» Directive
Pick up the guide to bacon cuts after its last sentence and continue it.

» Document segment

Rashers of back bacon

Different bacon cuts

Back bacon rashers

This cut is traditionally sold as rashers, but it also comes as chops. As the rashers are a thinner cut, they taste delicious when fried, grilled or even baked. Chops, being cut thicker, can be used for grilling, frying or even barbecued.

This cut can be used as a joint suitable for roasting.

Middle bacon rashers

Middle bacon rashers consist of back and streaky bacon in the same cut. This is why middle bacon rashers are a breakfast favourite. As well as being great on taste, they’re also great on the wallet, retailing at fantastic value.

Rashers of streaky bacon

Streaky bacon rashers

A heavenly combination of lean bacon with a streak of fat, streaky bacon rashers are a popular favourite. Ideally, streaky bacon should be grilled or dry-fried in a hot pan, but it is also tasty when boiled, pressed and eaten cold, the perfect sandwich filler! Streaky bacon is especially good value for money.

» Dataset excerpt

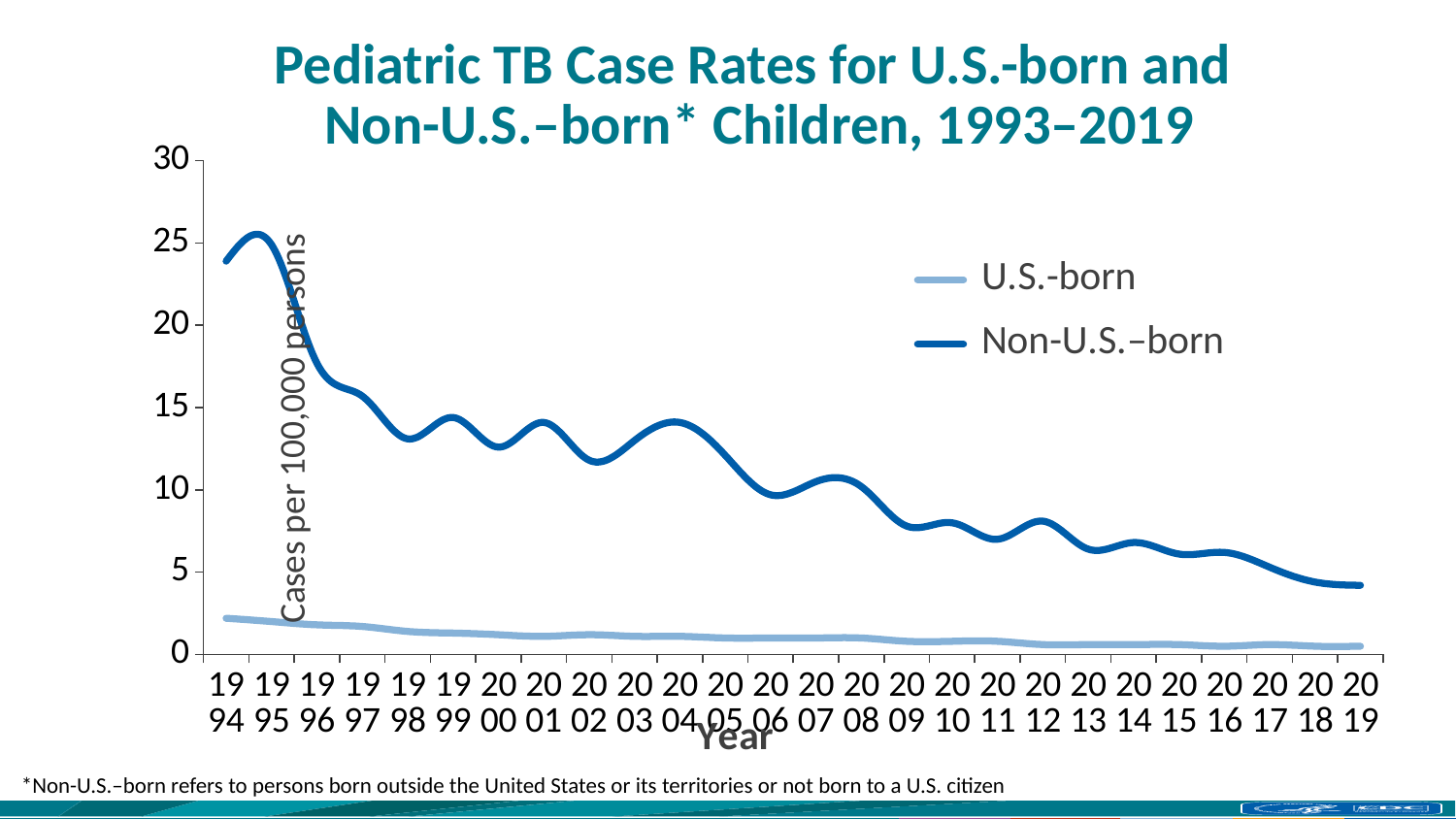
Does the U.S.-born case rate rise or fall overall from 1994 to 2019? fall Which two series are listed in the legend? U.S.-born and Non-U.S.–born How many year labels are shown along the x axis? 26 Is the U.S.-born value for 1994 greater or less than 5? less What is the label of the y axis? Cases per 100,000 persons How many series does the legend list? 2 Is the Non-U.S.–born value for 2004 greater or less than 10? greater What kind of chart is shown on the slide? line chart Does the Non-U.S.–born case rate rise or fall overall from 1994 to 2019? fall Is the Non-U.S.–born value for 2019 greater or less than 5? less Which series has the higher case rate in 2010, U.S.-born or Non-U.S.–born? Non-U.S.–born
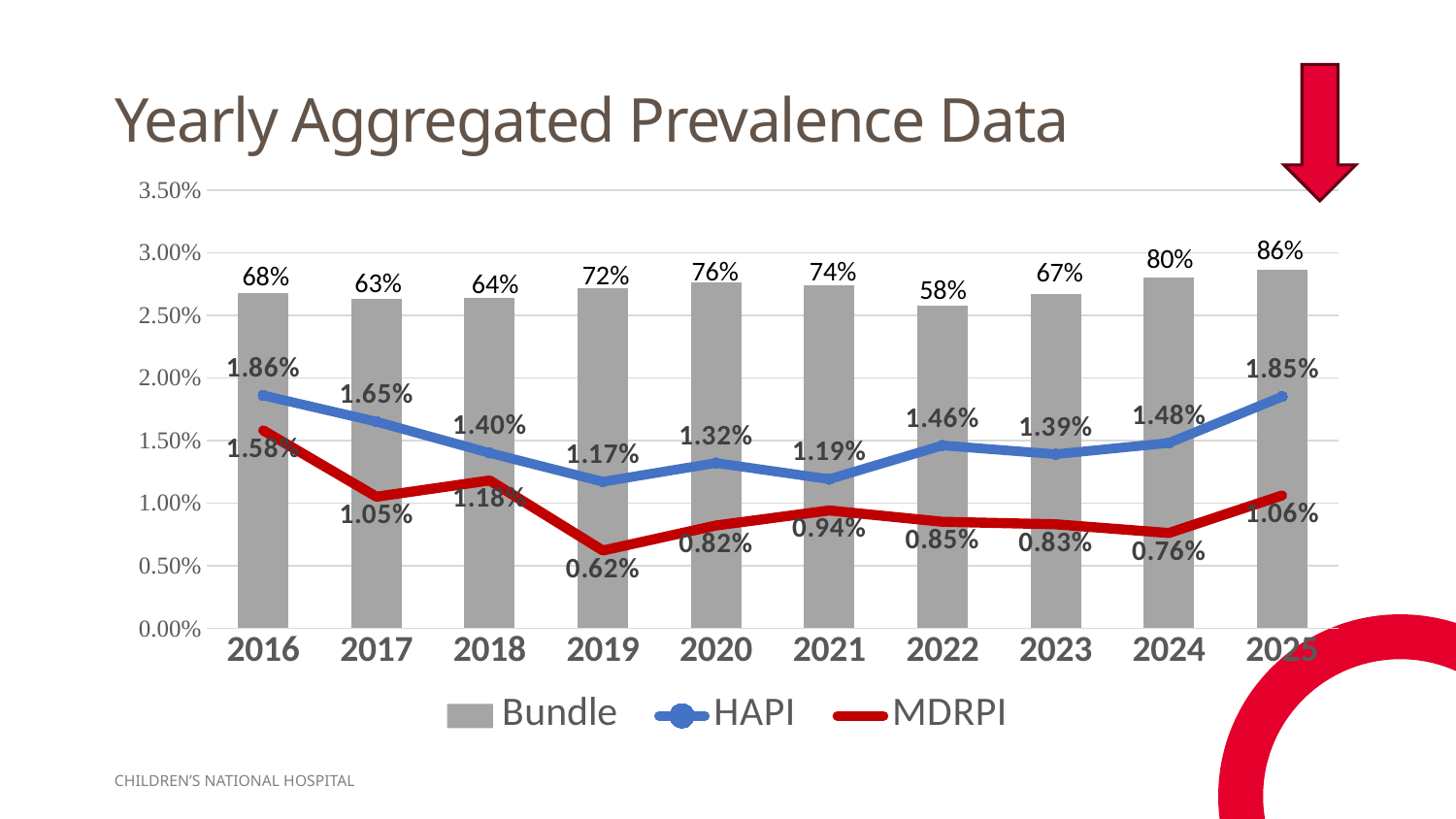
In which year is the MDRPI value lowest? 2019 What kind of chart is this? Combined bar and line chart Which year has the larger HAPI value, 2022 or 2023? 2022 How many years are shown on the x axis? 10 How many series does the legend list? 3 What is the MDRPI value for 2021? 0.94% In which year is the Bundle value highest? 2025 What is the difference between the HAPI value in 2016 and in 2019? 0.69% Is the HAPI value for 2016 greater or less than 1.50%? greater Does the MDRPI value rise or fall from 2016 to 2019? fall What is the Bundle value for 2024? 80% What is the HAPI value for 2019? 1.17%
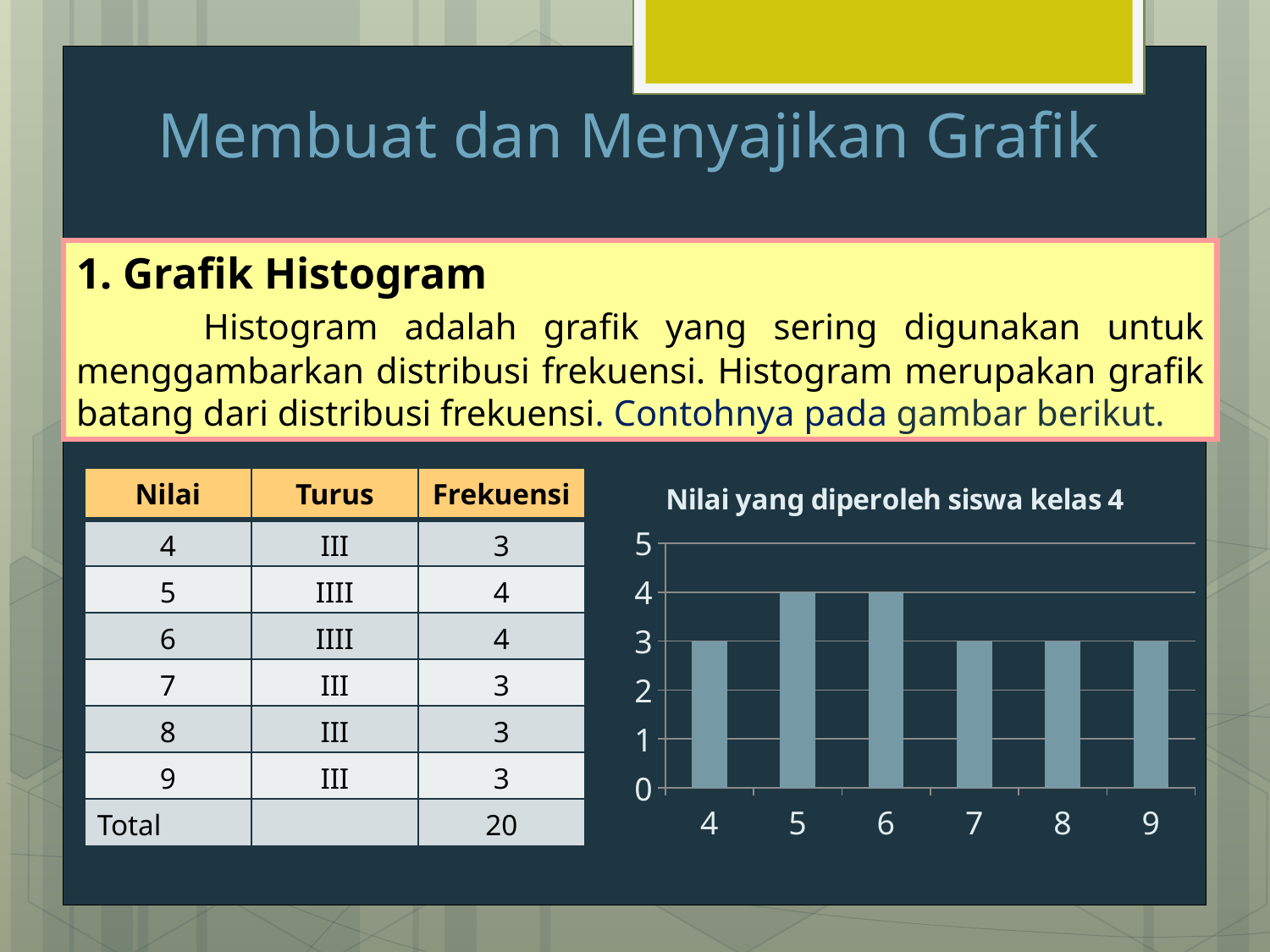
Which is larger in the chart, the bar for category 6 or the bar for category 8? 6 What is the value of the bar for category 4 in the chart? 3 What is the difference between the bar for category 6 and the bar for category 7 in the chart? 1 What is the value of the bar for category 5 in the chart 'Nilai yang diperoleh siswa kelas 4'? 4 What is the value of the bar for category 7 in the chart? 3 What kind of chart is shown on the slide? bar chart Is the value for category 5 in the chart greater or less than 3? greater Do the bar values rise or fall from category 6 to category 7 in the chart? fall How many categories are shown on the x axis of the chart? 6 Which is larger in the chart, the bar for category 5 or the bar for category 4? 5 What is the title of the chart on the slide? Nilai yang diperoleh siswa kelas 4 What is the value of the bar for category 9 in the chart? 3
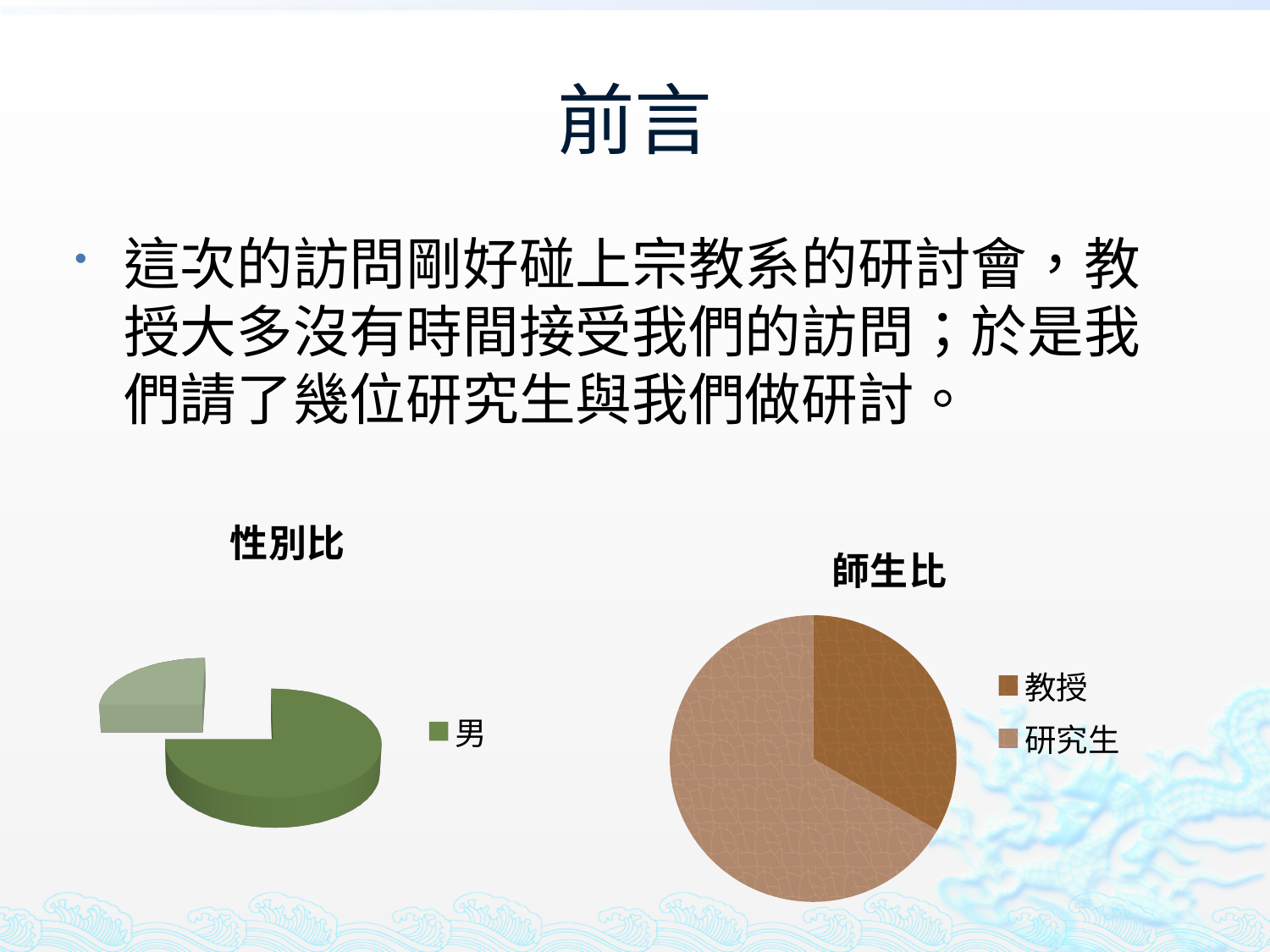
What kind of chart is the chart titled 性別比? pie chart In the chart titled 師生比, how many slices does the pie have? 2 In the chart titled 師生比, which category has the smallest share? 教授 What kind of chart is the chart titled 師生比? pie chart In the chart titled 師生比, which category has the largest share? 研究生 In the chart titled 師生比, which slice is larger, 教授 or 研究生? 研究生 In the chart titled 師生比, what are the two legend entries? 教授 and 研究生 What is the title of the pie chart on the right side of the slide? 師生比 In the chart titled 師生比, how many entries does the legend list? 2 In the chart titled 性別比, what legend entry is shown? 男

» Answer to this task
Collar is making a resurgence; it is especially popular with independent retailers as it is an economical pork cut. It’s ideal for boiling or braising, though it should be soaked before cooking. It can also be sliced into rashers for a more typical bacon form.

Cured bacon


There are three main cuts used when making bacon rashers. These include:

  • Streaky bacon – this cut comes from the belly. The name comes from the streaks of fat which reside in the rasher. The streaked fat adds a wealth of flavour to the rasher, as well as giving it a tasty crisp texture.
  • Middle bacon – this cut comes from the “middle” section of the pig. It is a combination of streaky and back bacon.
  • Back bacon – the UK’s most popular choice is taken from the loin so the cut is much leaner than the alternatives. Not only is it leaner, but it also has a mouth-wateringly thick, meaty texture.

Before any of these delicious cuts make it to your plate, they have to go through a variety of curing or smoking processes. There are two types of curing: dry curing and wet curing. As well as these two methods there are also a number of different techniques to choose from based on your personal preference.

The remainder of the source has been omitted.